There are no shortage of new laws going into effect across the country today, including new restrictions on the right to keep and bear arms in Virginia, but the biggest changes that gun owners will see are positive ones. In both Iowa and Tennessee, Constitutional Carry is now in effect, which means that most legal gun owners can now lawfully carry a firearm without the need to get a government permission slip.

In both states, the existing concealed carry licensing system will remain in place for those who want to be able to legally carry in other states that recognize Iowa or Tennessee carry licenses, and there’s a lot of speculation about how many residents will choose to take advantage of the new law. One Iowa gun store owner says he doesn’t anticipate many changes to the status quo.

Dave Bloom, owner of JLM Shooter’s Supply in Urbandale, said he’s gotten some questions about the new law but the vast majority of his customers won’t be affected.

“Most of them don’t care because they’re going to continue to have a permit,” he said. “They have a permit now. They’re going to have one in the future. Most of our customers this law is completely irrelevant. They just don’t care.”

Bloom said he does expect to see some new sales from people who didn’t want to go through the permit process before but are interested in buying a gun. But he doesn’t think it will be a big uptick.

“We don’t think it’s going to be a lot because so many people have the permits to carry,” he said.

That’s actually a good point. Many people who support the idea of Constitutional Carry are already lawfully carrying with a permit, and while they they may choose to let their license expire in the future, the new permitless carry law won’t have much of an immediate impact on them.

In Tennessee, critics of the new permitless carry law say they’re worried that with violent crime already on the increase, things could soon get worse.

“While this city opposed this legislation, it’s going to happen, and we need to be prepared for it,” said Memphis Police Chief C.J. Davis.

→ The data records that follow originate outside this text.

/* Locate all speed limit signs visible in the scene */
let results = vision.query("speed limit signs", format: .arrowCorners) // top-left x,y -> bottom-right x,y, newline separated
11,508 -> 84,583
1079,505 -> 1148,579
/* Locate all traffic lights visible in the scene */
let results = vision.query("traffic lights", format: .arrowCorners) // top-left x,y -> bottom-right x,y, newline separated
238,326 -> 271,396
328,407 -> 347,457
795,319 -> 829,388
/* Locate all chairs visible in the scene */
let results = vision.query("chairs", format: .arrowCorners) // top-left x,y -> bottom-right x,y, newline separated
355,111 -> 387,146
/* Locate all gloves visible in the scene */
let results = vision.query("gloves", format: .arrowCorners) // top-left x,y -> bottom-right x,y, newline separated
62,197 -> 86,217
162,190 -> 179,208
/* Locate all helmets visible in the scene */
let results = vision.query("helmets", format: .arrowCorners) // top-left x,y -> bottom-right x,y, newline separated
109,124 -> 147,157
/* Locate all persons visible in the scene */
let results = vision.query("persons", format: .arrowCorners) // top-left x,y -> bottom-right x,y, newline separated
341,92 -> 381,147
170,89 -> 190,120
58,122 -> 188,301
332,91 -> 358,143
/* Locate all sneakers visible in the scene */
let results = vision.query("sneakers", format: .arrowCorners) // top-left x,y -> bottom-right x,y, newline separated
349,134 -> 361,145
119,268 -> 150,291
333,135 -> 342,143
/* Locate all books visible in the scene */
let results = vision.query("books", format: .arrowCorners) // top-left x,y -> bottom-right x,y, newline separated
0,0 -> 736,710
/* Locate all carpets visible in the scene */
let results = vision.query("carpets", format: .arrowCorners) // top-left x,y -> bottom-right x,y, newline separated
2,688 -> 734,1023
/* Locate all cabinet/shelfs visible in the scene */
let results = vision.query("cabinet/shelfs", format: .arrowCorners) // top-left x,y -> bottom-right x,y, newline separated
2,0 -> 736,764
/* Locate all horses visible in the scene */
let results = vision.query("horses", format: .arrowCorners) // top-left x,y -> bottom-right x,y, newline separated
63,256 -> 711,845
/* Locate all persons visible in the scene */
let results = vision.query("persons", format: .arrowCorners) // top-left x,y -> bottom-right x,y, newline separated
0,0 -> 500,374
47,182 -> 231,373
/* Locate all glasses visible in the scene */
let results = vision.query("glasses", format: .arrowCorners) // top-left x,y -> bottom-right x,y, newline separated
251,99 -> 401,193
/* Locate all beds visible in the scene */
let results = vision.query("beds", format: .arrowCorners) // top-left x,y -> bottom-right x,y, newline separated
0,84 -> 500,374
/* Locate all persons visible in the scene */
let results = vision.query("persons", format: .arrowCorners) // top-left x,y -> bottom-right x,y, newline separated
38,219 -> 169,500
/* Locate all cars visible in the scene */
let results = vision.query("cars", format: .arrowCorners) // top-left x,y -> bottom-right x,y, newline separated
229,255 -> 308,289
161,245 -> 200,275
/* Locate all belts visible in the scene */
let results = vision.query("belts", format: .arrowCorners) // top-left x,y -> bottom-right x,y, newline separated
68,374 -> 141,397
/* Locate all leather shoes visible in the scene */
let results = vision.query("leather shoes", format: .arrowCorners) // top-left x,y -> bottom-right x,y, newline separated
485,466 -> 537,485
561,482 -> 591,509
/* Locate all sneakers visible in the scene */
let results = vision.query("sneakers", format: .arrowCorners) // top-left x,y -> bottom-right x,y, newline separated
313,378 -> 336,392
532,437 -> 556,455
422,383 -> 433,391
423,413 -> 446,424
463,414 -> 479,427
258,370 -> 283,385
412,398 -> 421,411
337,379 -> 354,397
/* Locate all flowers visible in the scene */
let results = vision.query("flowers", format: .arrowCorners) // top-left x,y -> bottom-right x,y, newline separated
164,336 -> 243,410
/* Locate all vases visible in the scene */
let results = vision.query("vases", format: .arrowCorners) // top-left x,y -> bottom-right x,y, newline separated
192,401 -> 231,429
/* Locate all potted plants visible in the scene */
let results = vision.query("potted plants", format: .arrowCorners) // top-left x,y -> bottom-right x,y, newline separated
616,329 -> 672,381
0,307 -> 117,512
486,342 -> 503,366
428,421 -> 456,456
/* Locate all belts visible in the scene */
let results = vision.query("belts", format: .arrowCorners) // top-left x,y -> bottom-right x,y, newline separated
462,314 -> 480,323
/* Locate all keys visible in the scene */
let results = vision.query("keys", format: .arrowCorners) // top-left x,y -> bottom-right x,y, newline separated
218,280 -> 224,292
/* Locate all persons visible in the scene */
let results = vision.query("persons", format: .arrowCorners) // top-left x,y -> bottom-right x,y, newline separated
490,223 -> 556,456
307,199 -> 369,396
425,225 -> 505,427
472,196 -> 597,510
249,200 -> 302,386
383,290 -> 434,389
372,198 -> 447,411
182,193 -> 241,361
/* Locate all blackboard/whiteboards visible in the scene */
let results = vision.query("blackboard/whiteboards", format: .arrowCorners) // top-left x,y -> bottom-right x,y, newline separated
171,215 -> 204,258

Davis says law enforcement is training to deal with this new law but will need the public’s help reducing violence.

For instance, she says much of the violence in Memphis is committed by criminals using guns stolen from cars.

The Memphis Police Department urges gun owners to secure their weapons.

“More than 40 percent of guns used in crimes are stolen from vehicles of law-abiding citizens,” Davis said. “The police department is here to protect, and we’re here to serve. But we can’t do this alone. We need your help.”

The issue of stolen guns is a valid concern, but it also doesn’t have anything to do with Constitutional Carry. After all, while it’s now legal for lawful gun owners to carry without a license, it’s still a crime to steal a gun or to carry around a stolen firearm.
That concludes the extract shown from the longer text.